After adjustment for clustering, female age, fertilisation method, type of ovarian stimulation co-treatment, oxygen levels at culture and overall improvement in embryo development over time, linear mixed model analysis shows that embryos cultured using SAGE medium reached the pronuclear fading moment 2.13 (95%CI: -3.41, -0.84, p = 0.001) hours faster than embryos cultured in Vitrolife medium (Table 2). The cleavage divisions to the 2-, 3-, 4-, 5-, 6-, 7 and 8-cell stage occurred 2.28 (95%CI: -3.66, -0.89, p = 0.001), 2.34 (95%CI: -4.00, -0.64, p = 0.07), 2.41 (95%CI: -4.11, -0.71, p = 0.006), 2.54 (95%CI: -4.90, -0.18, p = 0.035), 3.58 (95%CI: -6.08, -1.08, p = 0.005), 5.62 (95%CI: -8.80, -2.45, p = 0.001) and 5.32 (95%CI: -9.21, -1.42, p = 0.008) hours faster, respectively. SAGE embryos reach the 2-cell stage 7.4% faster and the 8-cell stage 6.0% faster than Vitrolife embryos (Fig. 1).

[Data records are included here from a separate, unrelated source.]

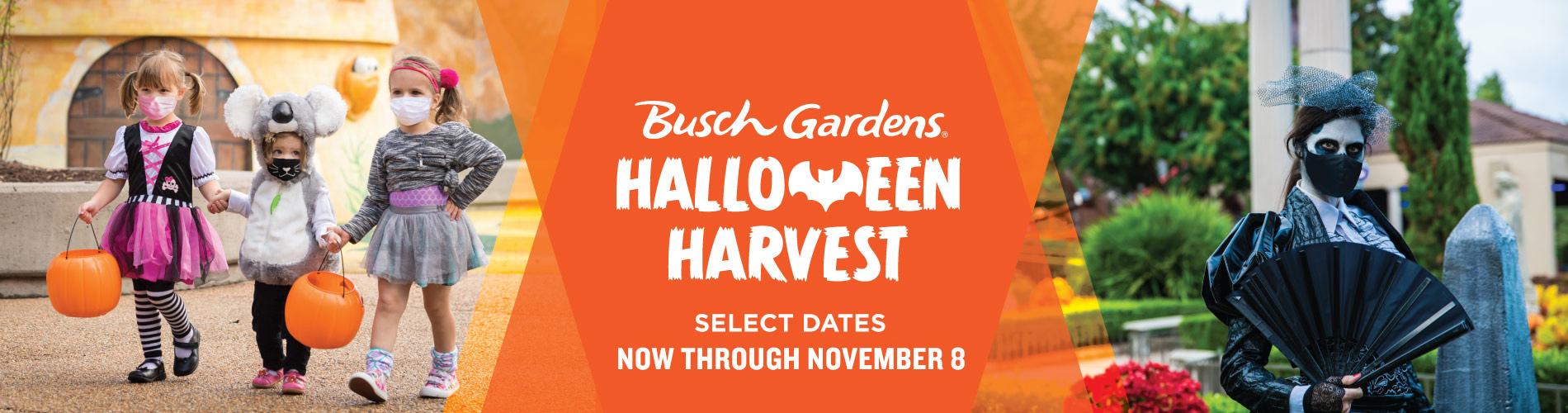 Busch Gardens Halloween Harvest Event - Select Dates, now through November 8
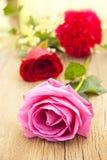 Pink rose. Nice romantic gift Royalty Free Stock Image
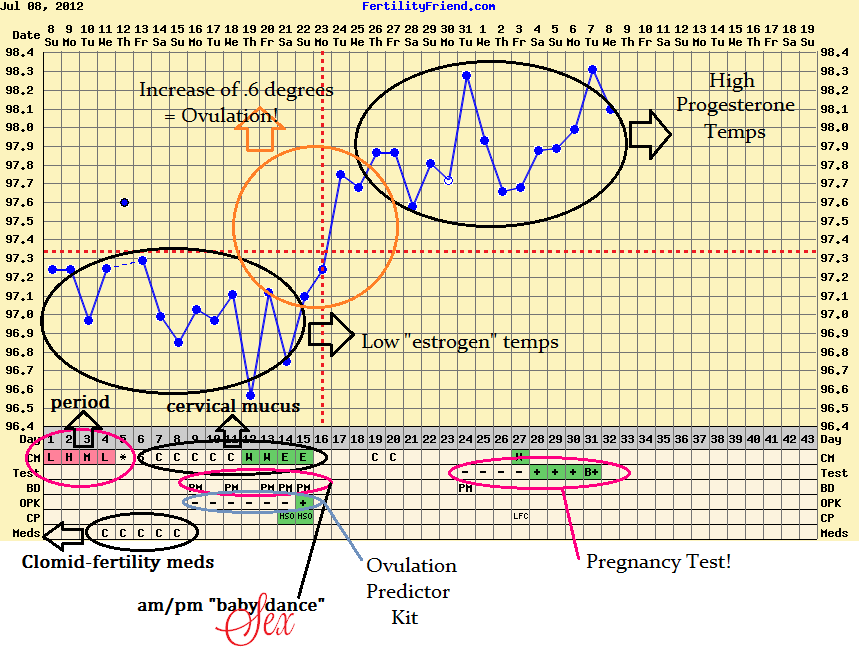 Here Is My Chart From The Cycle I Got Pregnant Have Made Notes So That You Can See Conclusions Draw Temperatures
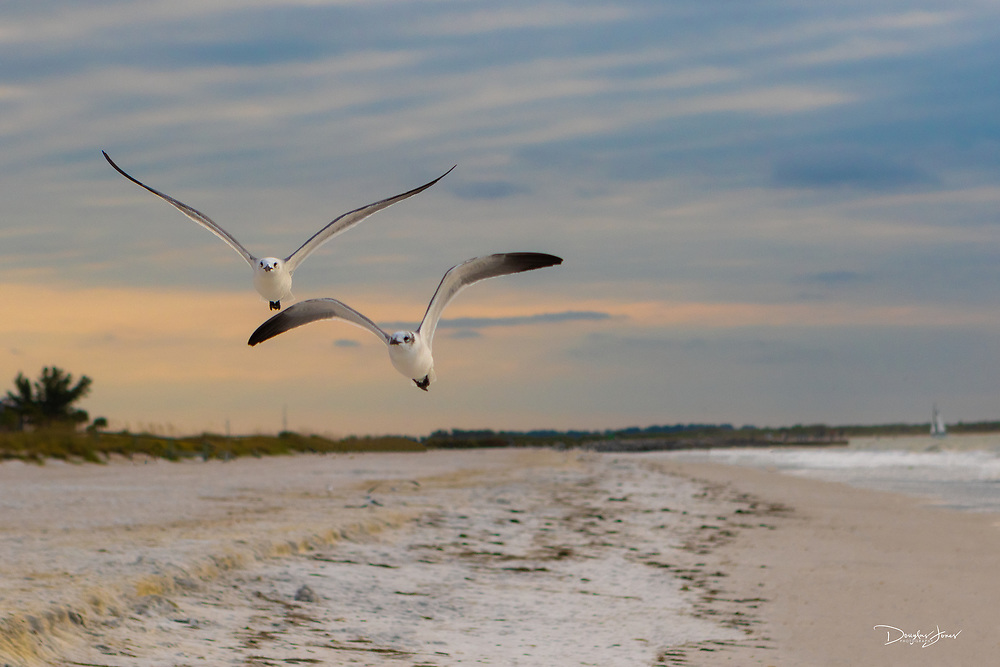 Dec 25, 2014; St. Pete Beach, FL USA; Images from Pass-A-Grille Beach and John's Pass at Madiera Beach.
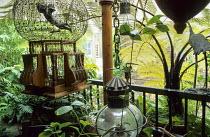 Balcony, parasol, cherub in cage, lantern, tree fern, Cyathea medullaris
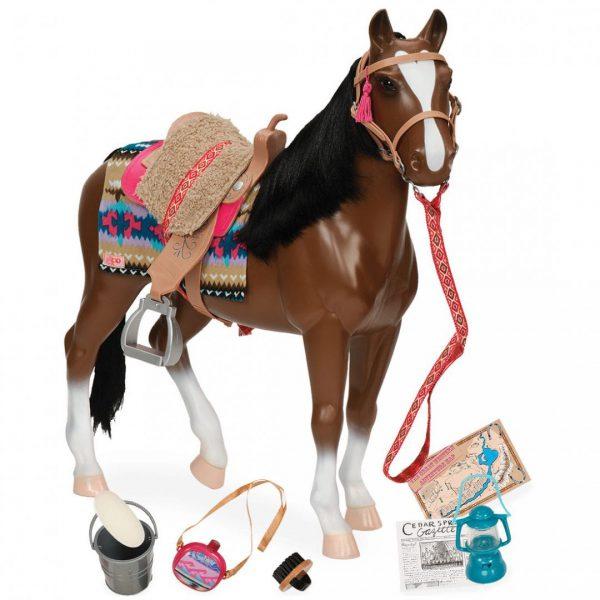 סוס ת'ורוברד - Thoroughbred Horse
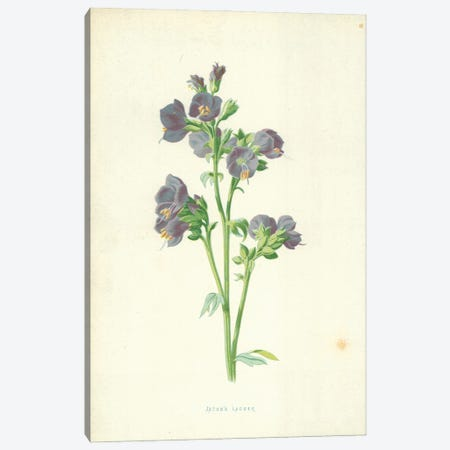 Jacob's Ladder (Illustration From Familiar Garden Flowers, 4th Series) Canvas Print #FEH3} by Frederick Edward Hulme Canvas Art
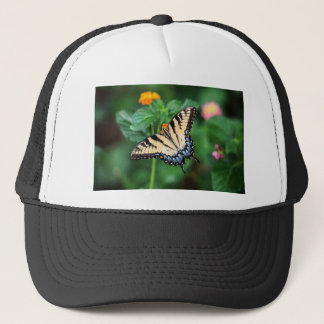 Casquette Nature de vert de fleur d'été de papillon florale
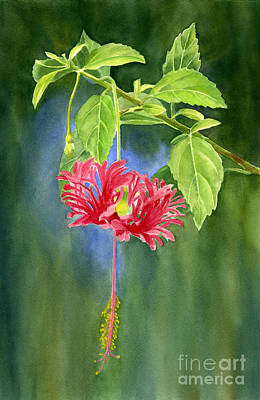 Hibiscus Chinese Red Lantern With Background Print by Sharon Freeman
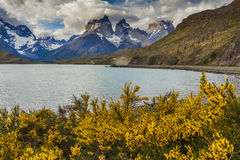 Beautiful flowers on the shore of the mountain lake. Stock Photography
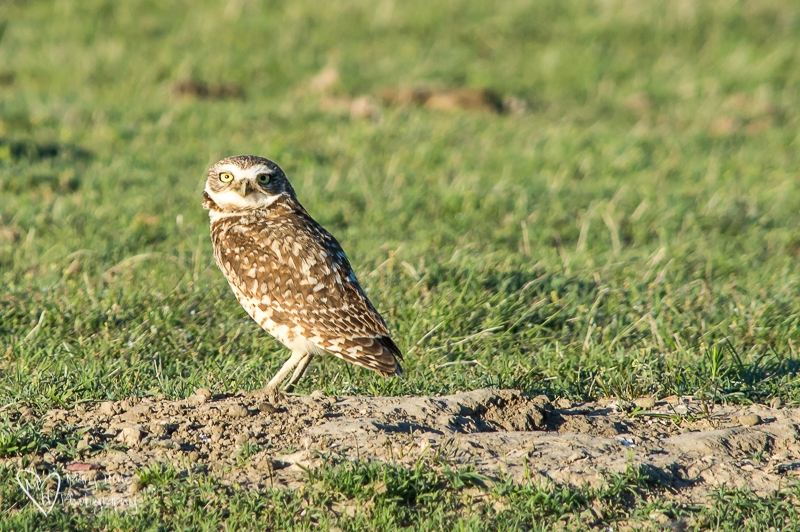 Burrowing Owl In The Badlands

Table 2 Differences in morphokinetic parameters of IVF and ICSI embryos cultured in SAGE 1-Step compared to embryos cultured in Vitrolife G-1 PLUS medium
Fig. 1
figure 1

Morphokinetic developmental trajectories of preimplantation embryos cultured in Vitrolife G-1 PLUS (light blue) and SAGE 1-Step medium (dark blue)

The SAGE group contained more ICSI treatment cycles, and to investigate the possibility that this is the underlying cause for the faster developmental kinetics observed in this group, we also performed a sub-analyses of ICSI embryos only (n = 757). These analyses showed that ICSI embryos cultured in SAGE (n = 513) reach the pronuclear fading moment faster than ICSI embryos cultured in Vitrolife medium (n = 244). These analyses confirmed that ICSI embryos cultured in SAGE reach the 2- (-3.09 h (95%CI -5.14, -1.03) p = 0.003), 5- (-4.67 h (95%CI -9.47, -0.05) p = 0.047), 6- (-7.25 h (95%CI -12.96, -1.55) p = 0.013) and 7-cell stage (-9.21 h (95%CI -17.75, -0.67) p = 0.035) faster than ICSI embryos cultured in Vitrolife (Table 3).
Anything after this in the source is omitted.